• The task
The required output is the complete listing, copied word for word.

§ §

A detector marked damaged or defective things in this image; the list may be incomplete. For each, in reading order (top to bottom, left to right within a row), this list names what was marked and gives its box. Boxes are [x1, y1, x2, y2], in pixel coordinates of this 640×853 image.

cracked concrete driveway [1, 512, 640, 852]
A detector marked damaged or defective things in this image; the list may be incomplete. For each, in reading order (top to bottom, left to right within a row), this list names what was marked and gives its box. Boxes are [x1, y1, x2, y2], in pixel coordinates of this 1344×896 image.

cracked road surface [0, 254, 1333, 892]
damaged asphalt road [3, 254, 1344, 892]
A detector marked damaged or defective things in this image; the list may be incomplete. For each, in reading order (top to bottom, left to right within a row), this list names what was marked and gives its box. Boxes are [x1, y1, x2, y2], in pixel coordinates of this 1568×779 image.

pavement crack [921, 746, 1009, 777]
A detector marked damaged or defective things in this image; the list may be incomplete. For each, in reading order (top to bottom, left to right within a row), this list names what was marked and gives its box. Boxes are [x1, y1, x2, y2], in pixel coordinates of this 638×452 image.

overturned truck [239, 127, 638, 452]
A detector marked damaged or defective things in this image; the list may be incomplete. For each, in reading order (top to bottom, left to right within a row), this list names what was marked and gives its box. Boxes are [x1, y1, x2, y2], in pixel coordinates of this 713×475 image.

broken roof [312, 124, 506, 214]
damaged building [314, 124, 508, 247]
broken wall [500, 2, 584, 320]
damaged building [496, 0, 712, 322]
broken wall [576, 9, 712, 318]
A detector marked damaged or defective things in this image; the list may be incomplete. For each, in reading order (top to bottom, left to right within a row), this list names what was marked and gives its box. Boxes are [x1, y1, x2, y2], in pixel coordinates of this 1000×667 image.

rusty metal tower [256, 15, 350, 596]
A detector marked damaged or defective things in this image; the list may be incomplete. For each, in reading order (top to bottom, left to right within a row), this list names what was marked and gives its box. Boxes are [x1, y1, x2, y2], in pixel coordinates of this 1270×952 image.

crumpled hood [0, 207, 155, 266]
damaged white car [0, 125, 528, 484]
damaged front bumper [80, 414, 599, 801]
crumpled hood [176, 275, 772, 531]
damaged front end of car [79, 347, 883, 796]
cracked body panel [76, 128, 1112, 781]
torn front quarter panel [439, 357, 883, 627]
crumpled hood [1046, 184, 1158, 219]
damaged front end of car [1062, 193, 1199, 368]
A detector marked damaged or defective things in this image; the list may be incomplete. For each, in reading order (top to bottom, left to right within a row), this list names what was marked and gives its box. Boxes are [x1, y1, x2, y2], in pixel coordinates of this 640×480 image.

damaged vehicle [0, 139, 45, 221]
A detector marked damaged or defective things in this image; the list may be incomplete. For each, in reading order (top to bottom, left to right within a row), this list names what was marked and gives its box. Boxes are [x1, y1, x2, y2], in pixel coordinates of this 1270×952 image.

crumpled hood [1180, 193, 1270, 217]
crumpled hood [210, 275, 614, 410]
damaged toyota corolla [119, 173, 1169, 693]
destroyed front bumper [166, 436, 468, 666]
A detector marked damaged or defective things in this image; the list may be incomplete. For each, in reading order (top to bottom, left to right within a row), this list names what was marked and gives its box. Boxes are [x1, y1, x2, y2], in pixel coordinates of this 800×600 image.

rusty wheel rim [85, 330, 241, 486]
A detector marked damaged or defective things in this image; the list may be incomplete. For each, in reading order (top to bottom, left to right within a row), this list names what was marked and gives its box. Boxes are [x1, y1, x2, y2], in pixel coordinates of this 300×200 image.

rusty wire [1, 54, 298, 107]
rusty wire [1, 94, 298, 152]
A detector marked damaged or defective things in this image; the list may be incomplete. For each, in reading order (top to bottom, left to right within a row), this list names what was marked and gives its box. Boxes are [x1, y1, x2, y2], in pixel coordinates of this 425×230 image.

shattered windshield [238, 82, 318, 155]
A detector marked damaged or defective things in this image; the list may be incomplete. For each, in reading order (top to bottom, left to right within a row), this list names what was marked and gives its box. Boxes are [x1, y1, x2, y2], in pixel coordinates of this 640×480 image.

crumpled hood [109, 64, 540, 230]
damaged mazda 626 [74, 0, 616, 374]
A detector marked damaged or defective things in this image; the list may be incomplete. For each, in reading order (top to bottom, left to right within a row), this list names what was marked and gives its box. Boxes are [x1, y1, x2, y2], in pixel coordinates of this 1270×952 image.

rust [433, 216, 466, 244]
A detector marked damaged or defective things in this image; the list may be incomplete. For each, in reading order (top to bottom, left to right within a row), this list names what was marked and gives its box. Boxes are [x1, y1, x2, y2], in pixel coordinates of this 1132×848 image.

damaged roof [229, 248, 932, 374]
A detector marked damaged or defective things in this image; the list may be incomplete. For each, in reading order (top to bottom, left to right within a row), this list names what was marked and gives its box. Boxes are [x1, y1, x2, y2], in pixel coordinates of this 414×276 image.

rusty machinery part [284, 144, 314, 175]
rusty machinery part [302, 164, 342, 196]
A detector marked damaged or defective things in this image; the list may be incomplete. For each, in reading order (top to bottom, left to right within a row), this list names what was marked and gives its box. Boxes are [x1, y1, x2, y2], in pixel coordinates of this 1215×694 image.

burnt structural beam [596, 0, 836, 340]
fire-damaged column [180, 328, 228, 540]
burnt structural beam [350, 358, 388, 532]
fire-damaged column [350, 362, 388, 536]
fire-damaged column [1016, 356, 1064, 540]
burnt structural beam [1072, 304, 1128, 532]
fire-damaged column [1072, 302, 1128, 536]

§ §

• Answer box
A detector marked damaged or defective things in this image; the list may be incomplete. For each, in reading order (top to bottom, left to right within a row), this list names what was marked and gives its box. Boxes are [x1, y1, x2, y2], in pixel coordinates of this 640×853 image.

cracked concrete driveway [1, 512, 640, 852]
A detector marked damaged or defective things in this image; the list may be incomplete. For each, in reading order (top to bottom, left to right within a row), this list names what was marked and gives its box. Boxes are [x1, y1, x2, y2], in pixel coordinates of this 1344×896 image.

cracked road surface [0, 254, 1333, 892]
damaged asphalt road [3, 254, 1344, 892]
A detector marked damaged or defective things in this image; the list may be incomplete. For each, in reading order (top to bottom, left to right within a row), this list names what was marked and gives its box. Boxes are [x1, y1, x2, y2], in pixel coordinates of this 1568×779 image.

pavement crack [921, 746, 1009, 777]
A detector marked damaged or defective things in this image; the list may be incomplete. For each, in reading order (top to bottom, left to right within a row), this list names what was marked and gives its box. Boxes are [x1, y1, x2, y2], in pixel coordinates of this 638×452 image.

overturned truck [239, 127, 638, 452]
A detector marked damaged or defective things in this image; the list may be incomplete. For each, in reading order (top to bottom, left to right within a row), this list names what was marked and gives its box. Boxes are [x1, y1, x2, y2], in pixel coordinates of this 713×475 image.

broken roof [312, 124, 506, 214]
damaged building [314, 124, 508, 247]
broken wall [500, 2, 584, 320]
damaged building [496, 0, 712, 322]
broken wall [576, 9, 712, 318]
A detector marked damaged or defective things in this image; the list may be incomplete. For each, in reading order (top to bottom, left to right within a row), this list names what was marked and gives its box. Boxes are [x1, y1, x2, y2], in pixel coordinates of this 1000×667 image.

rusty metal tower [256, 15, 350, 596]
A detector marked damaged or defective things in this image; the list may be incomplete. For each, in reading order (top to bottom, left to right within a row), this list names what was marked and gives its box. Boxes are [x1, y1, x2, y2], in pixel coordinates of this 1270×952 image.

crumpled hood [0, 207, 155, 266]
damaged white car [0, 125, 528, 484]
damaged front bumper [80, 414, 599, 801]
crumpled hood [176, 275, 772, 531]
damaged front end of car [79, 347, 883, 796]
cracked body panel [76, 128, 1112, 781]
torn front quarter panel [439, 357, 883, 627]
crumpled hood [1046, 184, 1158, 219]
damaged front end of car [1062, 193, 1199, 368]
A detector marked damaged or defective things in this image; the list may be incomplete. For each, in reading order (top to bottom, left to right within a row), this list names what was marked and gives its box. Boxes are [x1, y1, x2, y2], in pixel coordinates of this 640×480 image.

damaged vehicle [0, 139, 45, 221]
A detector marked damaged or defective things in this image; the list may be incomplete. For each, in reading order (top to bottom, left to right within a row), this list names what was marked and gives its box. Boxes are [x1, y1, x2, y2], in pixel coordinates of this 1270×952 image.

crumpled hood [1180, 193, 1270, 217]
crumpled hood [210, 275, 614, 410]
damaged toyota corolla [119, 173, 1169, 693]
destroyed front bumper [166, 436, 468, 666]
A detector marked damaged or defective things in this image; the list may be incomplete. For each, in reading order (top to bottom, left to right within a row), this list names what was marked and gives its box. Boxes are [x1, y1, x2, y2], in pixel coordinates of this 800×600 image.

rusty wheel rim [85, 330, 241, 486]
A detector marked damaged or defective things in this image; the list may be incomplete. For each, in reading order (top to bottom, left to right within a row), this list names what was marked and gives its box. Boxes are [x1, y1, x2, y2], in pixel coordinates of this 300×200 image.

rusty wire [1, 54, 298, 107]
rusty wire [1, 94, 298, 152]
A detector marked damaged or defective things in this image; the list may be incomplete. For each, in reading order (top to bottom, left to right within a row), this list names what was marked and gives its box. Boxes are [x1, y1, x2, y2], in pixel coordinates of this 425×230 image.

shattered windshield [238, 82, 318, 155]
A detector marked damaged or defective things in this image; the list may be incomplete. For each, in reading order (top to bottom, left to right within a row), this list names what was marked and gives its box. Boxes are [x1, y1, x2, y2], in pixel coordinates of this 640×480 image.

crumpled hood [109, 64, 540, 230]
damaged mazda 626 [74, 0, 616, 374]
A detector marked damaged or defective things in this image; the list may be incomplete. For each, in reading order (top to bottom, left to right within a row), this list names what was marked and gives its box. Boxes are [x1, y1, x2, y2], in pixel coordinates of this 1270×952 image.

rust [433, 216, 466, 244]
A detector marked damaged or defective things in this image; the list may be incomplete. For each, in reading order (top to bottom, left to right within a row), this list names what was marked and gives its box. Boxes are [x1, y1, x2, y2], in pixel coordinates of this 1132×848 image.

damaged roof [229, 248, 932, 374]
A detector marked damaged or defective things in this image; the list may be incomplete. For each, in reading order (top to bottom, left to right within a row), this list names what was marked and gives its box. Boxes are [x1, y1, x2, y2], in pixel coordinates of this 414×276 image.

rusty machinery part [284, 144, 314, 175]
rusty machinery part [302, 164, 342, 196]
A detector marked damaged or defective things in this image; the list may be incomplete. For each, in reading order (top to bottom, left to right within a row), this list names what was marked and gives its box. Boxes are [x1, y1, x2, y2], in pixel coordinates of this 1215×694 image.

burnt structural beam [596, 0, 836, 340]
fire-damaged column [180, 328, 228, 540]
burnt structural beam [350, 358, 388, 532]
fire-damaged column [350, 362, 388, 536]
fire-damaged column [1016, 356, 1064, 540]
burnt structural beam [1072, 304, 1128, 532]
fire-damaged column [1072, 302, 1128, 536]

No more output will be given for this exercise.